The subjugation and reduction of families to bondage and slavery was the beginning of that system of interdependence now so broadly extended into commerce, exchange and mutual dependence for almost the necessities of life. In the times referred to every man was his own farmer, tailor, carpenter and cook, and this condition was only modified when the individuals of conquering families began to rely upon the conquered for certain services they otherwise would have been obliged to render themselves.
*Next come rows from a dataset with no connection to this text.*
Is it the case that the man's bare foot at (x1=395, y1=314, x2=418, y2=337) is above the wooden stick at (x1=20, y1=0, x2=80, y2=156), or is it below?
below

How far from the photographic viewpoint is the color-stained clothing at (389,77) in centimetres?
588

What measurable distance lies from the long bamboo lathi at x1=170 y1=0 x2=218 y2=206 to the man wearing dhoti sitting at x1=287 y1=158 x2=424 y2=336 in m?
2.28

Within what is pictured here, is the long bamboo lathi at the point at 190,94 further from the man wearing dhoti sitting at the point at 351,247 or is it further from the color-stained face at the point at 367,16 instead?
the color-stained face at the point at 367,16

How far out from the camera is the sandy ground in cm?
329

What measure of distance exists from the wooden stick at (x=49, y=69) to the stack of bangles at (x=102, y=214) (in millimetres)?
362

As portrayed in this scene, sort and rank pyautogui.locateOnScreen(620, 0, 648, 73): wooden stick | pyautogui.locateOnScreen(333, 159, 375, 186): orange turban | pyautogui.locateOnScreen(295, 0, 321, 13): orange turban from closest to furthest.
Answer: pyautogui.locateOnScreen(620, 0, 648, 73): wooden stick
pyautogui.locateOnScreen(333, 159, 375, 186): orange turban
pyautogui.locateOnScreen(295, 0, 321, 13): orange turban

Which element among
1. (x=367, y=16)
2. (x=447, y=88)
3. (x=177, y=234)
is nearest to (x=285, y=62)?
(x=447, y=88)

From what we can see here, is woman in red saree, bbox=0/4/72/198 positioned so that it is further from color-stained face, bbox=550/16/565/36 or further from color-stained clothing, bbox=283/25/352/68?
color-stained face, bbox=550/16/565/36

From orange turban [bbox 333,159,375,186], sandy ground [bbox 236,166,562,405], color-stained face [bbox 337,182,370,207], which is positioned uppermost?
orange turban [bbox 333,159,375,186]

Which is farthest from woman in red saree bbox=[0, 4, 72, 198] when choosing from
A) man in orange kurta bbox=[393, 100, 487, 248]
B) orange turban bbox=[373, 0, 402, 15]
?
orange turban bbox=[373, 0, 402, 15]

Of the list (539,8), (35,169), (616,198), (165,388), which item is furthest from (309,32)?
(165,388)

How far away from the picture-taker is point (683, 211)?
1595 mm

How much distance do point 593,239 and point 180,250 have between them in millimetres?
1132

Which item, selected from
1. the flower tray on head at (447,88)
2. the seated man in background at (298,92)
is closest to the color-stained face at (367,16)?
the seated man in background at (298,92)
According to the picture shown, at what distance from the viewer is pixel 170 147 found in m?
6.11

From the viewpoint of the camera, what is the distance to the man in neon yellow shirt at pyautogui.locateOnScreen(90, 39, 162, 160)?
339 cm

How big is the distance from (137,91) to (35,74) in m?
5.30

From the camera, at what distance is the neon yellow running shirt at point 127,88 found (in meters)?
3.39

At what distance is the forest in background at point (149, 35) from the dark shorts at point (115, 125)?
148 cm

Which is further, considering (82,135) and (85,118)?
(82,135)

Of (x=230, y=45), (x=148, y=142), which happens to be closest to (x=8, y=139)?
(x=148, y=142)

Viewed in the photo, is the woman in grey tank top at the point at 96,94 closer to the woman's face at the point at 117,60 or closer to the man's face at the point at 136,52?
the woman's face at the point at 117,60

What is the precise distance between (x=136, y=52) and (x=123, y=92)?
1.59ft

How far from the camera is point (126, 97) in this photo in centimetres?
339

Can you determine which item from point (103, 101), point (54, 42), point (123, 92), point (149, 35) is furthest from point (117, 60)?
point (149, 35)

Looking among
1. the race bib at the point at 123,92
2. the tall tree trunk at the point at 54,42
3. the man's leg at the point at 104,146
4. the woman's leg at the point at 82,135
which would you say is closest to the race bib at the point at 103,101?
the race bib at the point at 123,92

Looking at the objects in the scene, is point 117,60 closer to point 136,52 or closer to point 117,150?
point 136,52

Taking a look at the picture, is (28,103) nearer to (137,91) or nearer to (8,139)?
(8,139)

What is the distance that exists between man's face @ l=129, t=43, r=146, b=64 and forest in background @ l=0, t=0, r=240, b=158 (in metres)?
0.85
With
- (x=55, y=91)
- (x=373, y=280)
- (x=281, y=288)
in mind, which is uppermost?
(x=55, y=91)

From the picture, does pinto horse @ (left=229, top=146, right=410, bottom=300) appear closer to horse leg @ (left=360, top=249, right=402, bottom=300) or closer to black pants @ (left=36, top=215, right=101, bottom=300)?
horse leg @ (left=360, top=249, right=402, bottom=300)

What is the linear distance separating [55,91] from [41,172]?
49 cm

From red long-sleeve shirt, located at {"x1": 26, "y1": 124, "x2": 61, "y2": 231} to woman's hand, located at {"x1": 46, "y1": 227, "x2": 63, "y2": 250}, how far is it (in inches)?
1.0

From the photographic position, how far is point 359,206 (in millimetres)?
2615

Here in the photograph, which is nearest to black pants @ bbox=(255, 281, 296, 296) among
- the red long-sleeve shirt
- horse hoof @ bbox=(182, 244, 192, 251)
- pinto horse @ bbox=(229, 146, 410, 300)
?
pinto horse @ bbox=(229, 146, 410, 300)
All of these facts exemplify another philosophic proposition—that for anything in the universe to remain in its homogeneous condition is impossible, which impossibility is the result of the fact that motion must produce change, while constant motion is inevitable so long as force persists and matter resists.
That eminent historian of the third decade of the eighteenth century, Rollin, thus remarks of the earliest monuments which are preserved, treating of the progress from simple to complex forms of government:—“To know in what manner the states and kingdoms were founded that have divided the universe, the steps whereby they rose to that pitch of grandeur related in history, by what ties families and cities united in order to constitute one body of society, and to live together under the same laws and common authority, it will be necessary to trace things back in a manner to the infancy of the world and to those ages in which mankind, being dispersed into different regions, began to people the earth.” In these early ages every father was the supreme head of his family; the arbiter and judge of whatever contests and divisions might arise within it; the natural legislator over his little society, the defender and protector of those who, by their birth, education and weakness, were under his protection and safeguard. The laws which the paternal vigilance established in this domestic senate being dictated with no other view than to promote the general welfare, were concerted with such children as were come to years of maturity and accepted by the inferiors with a full and free consent, were religiously kept and preserved in families as an hereditary polity, to which they owed their peace and security.